The TPP is a regional free trade agreement, and the 12 TPP countries, which include among others Canada, the US, Japan, Chile, New Zealand and Peru, make up about 40% of global gross domestic product. In 2015, one-third of Australia's total goods and services exports, about A$109-billion, were sent to TPP countries.

It is hoped that the TPP will allow for new market access opportunities for Australian exporters of goods and services and will also establish a more seamless trade and investment environment across 12 countries by setting commonly-agreed rules and promoting transparency of laws and regulations.

MCA CEO Brendan Pearson told a committee hearing that the minerals sector was strongly in support of Australia’s ratification of the TPP.

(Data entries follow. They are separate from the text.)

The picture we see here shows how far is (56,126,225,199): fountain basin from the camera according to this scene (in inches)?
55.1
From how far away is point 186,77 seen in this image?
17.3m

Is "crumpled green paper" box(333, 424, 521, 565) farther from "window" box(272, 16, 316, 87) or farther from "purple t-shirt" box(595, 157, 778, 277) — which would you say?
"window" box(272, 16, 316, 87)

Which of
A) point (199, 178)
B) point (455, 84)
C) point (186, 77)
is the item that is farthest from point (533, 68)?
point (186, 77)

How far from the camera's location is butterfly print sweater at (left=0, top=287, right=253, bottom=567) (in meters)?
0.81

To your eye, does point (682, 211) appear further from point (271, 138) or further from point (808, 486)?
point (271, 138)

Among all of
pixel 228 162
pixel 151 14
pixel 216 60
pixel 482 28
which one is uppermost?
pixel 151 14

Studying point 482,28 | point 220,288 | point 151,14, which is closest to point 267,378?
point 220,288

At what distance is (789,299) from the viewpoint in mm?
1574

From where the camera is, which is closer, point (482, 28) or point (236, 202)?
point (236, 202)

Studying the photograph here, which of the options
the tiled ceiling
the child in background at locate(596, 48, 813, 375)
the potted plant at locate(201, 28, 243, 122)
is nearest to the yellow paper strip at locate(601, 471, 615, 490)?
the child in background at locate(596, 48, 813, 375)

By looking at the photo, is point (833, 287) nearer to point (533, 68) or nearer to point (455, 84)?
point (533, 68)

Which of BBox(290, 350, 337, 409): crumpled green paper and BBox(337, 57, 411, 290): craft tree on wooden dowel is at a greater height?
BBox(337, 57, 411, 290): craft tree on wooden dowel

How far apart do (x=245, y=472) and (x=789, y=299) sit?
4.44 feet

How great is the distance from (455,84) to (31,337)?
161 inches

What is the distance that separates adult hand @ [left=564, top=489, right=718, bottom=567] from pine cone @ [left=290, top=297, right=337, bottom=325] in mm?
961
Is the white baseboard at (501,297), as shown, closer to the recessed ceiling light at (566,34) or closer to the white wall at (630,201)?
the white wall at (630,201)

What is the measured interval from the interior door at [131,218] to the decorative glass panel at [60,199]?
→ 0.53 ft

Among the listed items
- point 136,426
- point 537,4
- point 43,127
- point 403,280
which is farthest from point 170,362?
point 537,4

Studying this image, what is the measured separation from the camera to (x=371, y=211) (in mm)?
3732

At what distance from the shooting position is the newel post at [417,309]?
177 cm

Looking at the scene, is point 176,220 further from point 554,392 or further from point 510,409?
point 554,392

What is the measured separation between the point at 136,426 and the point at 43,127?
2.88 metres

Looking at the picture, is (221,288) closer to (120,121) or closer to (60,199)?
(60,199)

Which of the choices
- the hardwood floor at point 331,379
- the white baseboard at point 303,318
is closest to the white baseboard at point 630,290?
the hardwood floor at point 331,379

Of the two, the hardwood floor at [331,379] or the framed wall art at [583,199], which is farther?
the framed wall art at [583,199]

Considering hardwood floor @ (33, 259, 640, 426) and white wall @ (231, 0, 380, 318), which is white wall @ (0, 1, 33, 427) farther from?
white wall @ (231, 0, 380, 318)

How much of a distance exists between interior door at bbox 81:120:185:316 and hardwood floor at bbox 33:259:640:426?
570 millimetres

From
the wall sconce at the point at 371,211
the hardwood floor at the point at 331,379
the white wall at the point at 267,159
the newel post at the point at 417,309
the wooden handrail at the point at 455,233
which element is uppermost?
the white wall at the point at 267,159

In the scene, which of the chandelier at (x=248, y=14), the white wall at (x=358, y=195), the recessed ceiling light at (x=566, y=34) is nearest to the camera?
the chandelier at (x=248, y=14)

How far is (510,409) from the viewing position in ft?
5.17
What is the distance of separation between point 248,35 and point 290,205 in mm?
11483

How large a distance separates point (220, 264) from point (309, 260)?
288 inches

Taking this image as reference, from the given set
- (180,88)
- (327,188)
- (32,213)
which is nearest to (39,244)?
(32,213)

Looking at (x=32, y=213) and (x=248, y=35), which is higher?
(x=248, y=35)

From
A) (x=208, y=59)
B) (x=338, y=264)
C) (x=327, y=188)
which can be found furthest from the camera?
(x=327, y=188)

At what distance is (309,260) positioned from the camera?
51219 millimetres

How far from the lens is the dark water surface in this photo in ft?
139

He noted that the TPP would reduce or eliminate a range of tariff and nontariff barriers to trade and investment in the mineral sector, abolishing tariffs on key Australian minerals, facilitating the expansion of exports of Australian mining equipment, technology and services, and creating new opportunities for Australian miners to find and develop reserves among the agreement’s 12 countries.

“For these minerals exports, the TPP will lock in the duty- and quota-free access Australia currently enjoys into a number of TPP countries for major exports such as coal and iron-ore. In addition, the TPP removes Peru’s tariffs on iron-ore, copper, nickel and inorganic chemicals upon entry into force of the TPP,” Pearson said.

He noted that the TPP would also boost economic activity and stimulate the demand in the TPP economies, which include some of Australia’s most important trading partners.

“The TPP is the most comprehensive trade agreement involving developed and developing countries. It moves beyond just trade in goods. It will strengthen the operating environment for services providers.

“Economies in the region will grow faster as a result. It is good for Australia if Japan, Malaysia and Vietnam and other countries grow. And Australia will benefit, not just from the economic opportunities but because of the building block that the TPP provides towards region-wide economic integration.”

Pearson said a successful agreement would encourage the addition of other Asian trading nations into a broader Free Trade Area of the Asia Pacific.

“Australia has a big stake in this. If the TPP fails, then the basis for a future region-wide trade agreement will probably fall to the Regional Comprehensive Economic Partnership (RCEP) process. I think it is fair to say that the level of ambition and quality of the RCEP is lower than that of the TPP.  And I don’t think it is in Australia’s interests to have a lower quality trade blueprint as the model for closer regional economic integration.”